“EL PORTARRETRATOS”
Finas guirnaldas de hilos dorados colgaban de sus extremos.
Es el portarretratos para Bea, me ilusionaba cada vez que lo contemplaba en la vidriera. Pero seguía caminando resignada porque era muy caro.
En un concurso de un programa de radio gané una beca para participar en un seminario de repostería, en la escuela del prestigioso Víctor Bouchard.
Fueron tres clases.
En el primer encuentro nos enseñaron a “hacer base”, que era la elaboración de un bizcochuelo. Estaba contenta. Cuando terminó la reunión me encaminé a tomar el colectivo. Creo que el portarretratos y yo nos descubrimos mutuamente, y que el destino inexorable me condujo hacia él.
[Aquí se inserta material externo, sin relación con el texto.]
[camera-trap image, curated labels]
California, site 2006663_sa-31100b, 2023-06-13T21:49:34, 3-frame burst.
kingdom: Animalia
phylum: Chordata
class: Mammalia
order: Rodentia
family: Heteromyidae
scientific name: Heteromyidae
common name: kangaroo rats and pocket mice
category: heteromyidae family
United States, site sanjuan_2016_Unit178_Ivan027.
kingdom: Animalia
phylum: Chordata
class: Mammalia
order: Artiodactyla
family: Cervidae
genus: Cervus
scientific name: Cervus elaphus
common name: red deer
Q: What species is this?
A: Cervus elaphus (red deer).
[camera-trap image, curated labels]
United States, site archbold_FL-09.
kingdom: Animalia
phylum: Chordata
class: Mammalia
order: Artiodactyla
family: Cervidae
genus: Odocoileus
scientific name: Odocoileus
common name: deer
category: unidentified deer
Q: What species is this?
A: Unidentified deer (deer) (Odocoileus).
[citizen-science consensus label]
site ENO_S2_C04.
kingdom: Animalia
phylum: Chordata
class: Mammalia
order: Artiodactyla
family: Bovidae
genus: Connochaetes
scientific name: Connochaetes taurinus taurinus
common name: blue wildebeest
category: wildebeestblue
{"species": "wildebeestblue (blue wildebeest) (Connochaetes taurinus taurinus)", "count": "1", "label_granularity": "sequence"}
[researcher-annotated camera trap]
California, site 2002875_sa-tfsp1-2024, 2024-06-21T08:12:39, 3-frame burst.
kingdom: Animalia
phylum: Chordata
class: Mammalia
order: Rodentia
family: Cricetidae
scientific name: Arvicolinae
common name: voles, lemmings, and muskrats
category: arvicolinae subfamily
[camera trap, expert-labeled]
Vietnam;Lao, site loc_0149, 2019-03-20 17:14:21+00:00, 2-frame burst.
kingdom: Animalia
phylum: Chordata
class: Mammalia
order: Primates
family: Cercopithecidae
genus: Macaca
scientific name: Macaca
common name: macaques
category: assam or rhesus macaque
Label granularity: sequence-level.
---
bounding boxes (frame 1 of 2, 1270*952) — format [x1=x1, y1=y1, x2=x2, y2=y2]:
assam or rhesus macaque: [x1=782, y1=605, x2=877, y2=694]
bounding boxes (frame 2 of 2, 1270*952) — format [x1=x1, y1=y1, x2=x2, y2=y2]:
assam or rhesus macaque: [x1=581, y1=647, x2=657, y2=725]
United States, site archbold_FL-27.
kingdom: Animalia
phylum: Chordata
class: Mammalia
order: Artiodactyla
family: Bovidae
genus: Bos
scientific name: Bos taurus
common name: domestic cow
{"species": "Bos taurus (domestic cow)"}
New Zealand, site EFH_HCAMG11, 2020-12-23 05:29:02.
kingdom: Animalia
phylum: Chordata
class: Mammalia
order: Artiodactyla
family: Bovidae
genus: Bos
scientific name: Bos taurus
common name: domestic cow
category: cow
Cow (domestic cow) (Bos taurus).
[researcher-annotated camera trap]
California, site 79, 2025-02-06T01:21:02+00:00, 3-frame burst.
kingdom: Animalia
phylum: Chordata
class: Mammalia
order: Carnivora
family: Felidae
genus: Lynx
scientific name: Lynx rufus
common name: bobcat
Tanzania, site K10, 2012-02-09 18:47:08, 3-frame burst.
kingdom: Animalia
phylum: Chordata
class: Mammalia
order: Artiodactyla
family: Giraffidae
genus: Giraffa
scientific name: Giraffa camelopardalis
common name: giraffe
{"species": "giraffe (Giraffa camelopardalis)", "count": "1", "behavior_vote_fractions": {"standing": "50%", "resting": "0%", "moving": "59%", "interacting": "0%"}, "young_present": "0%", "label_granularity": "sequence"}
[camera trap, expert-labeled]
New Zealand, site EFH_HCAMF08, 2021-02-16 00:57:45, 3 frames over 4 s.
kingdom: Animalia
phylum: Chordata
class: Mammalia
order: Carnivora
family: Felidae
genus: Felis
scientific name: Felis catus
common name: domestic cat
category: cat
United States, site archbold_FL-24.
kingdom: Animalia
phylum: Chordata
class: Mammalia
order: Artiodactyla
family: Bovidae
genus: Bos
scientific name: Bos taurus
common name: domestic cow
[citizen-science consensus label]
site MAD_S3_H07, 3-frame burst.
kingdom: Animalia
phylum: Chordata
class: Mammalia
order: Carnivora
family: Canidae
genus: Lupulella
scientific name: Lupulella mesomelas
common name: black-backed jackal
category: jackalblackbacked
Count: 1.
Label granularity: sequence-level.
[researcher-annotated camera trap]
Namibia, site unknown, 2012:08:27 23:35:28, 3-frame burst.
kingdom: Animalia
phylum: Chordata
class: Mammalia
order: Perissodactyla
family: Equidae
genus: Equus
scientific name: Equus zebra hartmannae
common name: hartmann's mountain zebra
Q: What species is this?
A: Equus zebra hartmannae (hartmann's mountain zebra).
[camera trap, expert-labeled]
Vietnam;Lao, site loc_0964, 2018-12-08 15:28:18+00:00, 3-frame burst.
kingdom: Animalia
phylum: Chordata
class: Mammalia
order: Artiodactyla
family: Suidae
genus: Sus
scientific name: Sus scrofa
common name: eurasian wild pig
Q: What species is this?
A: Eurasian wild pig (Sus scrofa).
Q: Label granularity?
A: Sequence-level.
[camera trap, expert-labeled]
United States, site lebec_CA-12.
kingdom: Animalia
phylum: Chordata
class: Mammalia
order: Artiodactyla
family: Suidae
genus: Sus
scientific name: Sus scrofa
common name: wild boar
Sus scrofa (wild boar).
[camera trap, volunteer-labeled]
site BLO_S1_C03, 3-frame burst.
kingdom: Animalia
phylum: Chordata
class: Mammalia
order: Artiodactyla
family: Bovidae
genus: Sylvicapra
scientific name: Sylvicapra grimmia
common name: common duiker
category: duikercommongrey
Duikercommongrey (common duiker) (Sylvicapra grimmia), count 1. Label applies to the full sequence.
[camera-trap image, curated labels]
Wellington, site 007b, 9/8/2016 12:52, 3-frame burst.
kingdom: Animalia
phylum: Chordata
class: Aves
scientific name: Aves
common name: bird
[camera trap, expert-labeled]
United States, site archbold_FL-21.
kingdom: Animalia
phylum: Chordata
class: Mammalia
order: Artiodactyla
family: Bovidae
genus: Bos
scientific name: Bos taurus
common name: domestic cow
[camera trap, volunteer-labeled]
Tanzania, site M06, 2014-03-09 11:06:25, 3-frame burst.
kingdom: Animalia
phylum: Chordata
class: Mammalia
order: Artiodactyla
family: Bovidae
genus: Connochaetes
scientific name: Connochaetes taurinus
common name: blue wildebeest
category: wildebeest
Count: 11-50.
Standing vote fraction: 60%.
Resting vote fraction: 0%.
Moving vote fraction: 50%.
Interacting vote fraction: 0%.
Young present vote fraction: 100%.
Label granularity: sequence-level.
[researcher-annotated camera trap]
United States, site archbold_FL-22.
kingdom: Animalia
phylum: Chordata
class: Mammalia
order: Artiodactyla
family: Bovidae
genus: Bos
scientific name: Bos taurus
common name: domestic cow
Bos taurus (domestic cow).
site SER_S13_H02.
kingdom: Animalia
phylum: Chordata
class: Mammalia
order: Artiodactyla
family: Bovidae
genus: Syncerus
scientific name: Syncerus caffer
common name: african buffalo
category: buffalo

Lo quería y estaba dispuesta a hacer cualquier cosa para conseguirlo.
Durante el segundo encuentro sólo imaginaba la única foto de Bea mi adorada gata, instalada en el portarretratos de mis sueños. El regreso me llevó hacia él. Aquella tarde estaba resplandeciente. Pero mi única opción fue buscar las monedas para viajar y seguir mi camino.
En la tercera clase se respiraba un aire de excesivo espíritu amistoso.
– ¡El último día siempre estamos eufóricos y desbordados!- Dijo Bouchard, que bebía champagne sin parar. En el medio de tanta exaltación apareció Marita. Su mano derecha y la encargada de sacar las fotos de despedida. Inmediatamente mis compañeros le empezaron a dar sus cámaras. Yo no tenía.
El maestro se mezclaba con torpeza entre el grupo para poder salir en todas las fotos y repetía sin parar:
–¡No se tapen, no se tapen!
Tenía la mirada cristalina y el rostro carmesí.
Era el principio del fin.
Repentinamente Bouchard fue a su oficina, abrió la ventana y descorcho otra botella. Fui hacia él. Había tomado una decisión y ya nada me importaba.
Me invitó a entrar y a beber. Acepté.
Se asomaba por la ventana cantando con la copa en la mano. Abstraído y regocijado a la vez.
-¡Está bien maestro, está bien! –le dije entre dientes-le pido esa plata a Marita, compro lo que usted quiere y se lo traigo en seguida…
-¡Sí! ve y dile y canta y bebe- Me contestó mientras agitaba los brazos incitándome a salir.
–Marita, me dijo el maestro que le pidiera plata para comprar champagne, se acerca el momento del brindis final, del cierre y ya no queda nada.
-¡Estoy desbordada! –me interrumpió– Los anteojos se me caen, tantas cámaras que no entiendo y este calor me tiene loca. Vas a tener que esperar.
¡No! – casi aullé-.
Me miró.
-Disculpe. Ya es tarde y van a cerrar los negocios y sería una lástima estropear la alegría del maestro- Insistí.
Suspiró resignada y sin mirarme me dio más dinero del que yo esperaba.
Salí corriendo. Llegué y me miré en la vidriera: nada había cambiado. Estaba agitada pero feliz.
Finalmente entré.
Mi reina felina ya tenía su trono. Y mis pasos fueron encontrando su rumbo en el atardecer.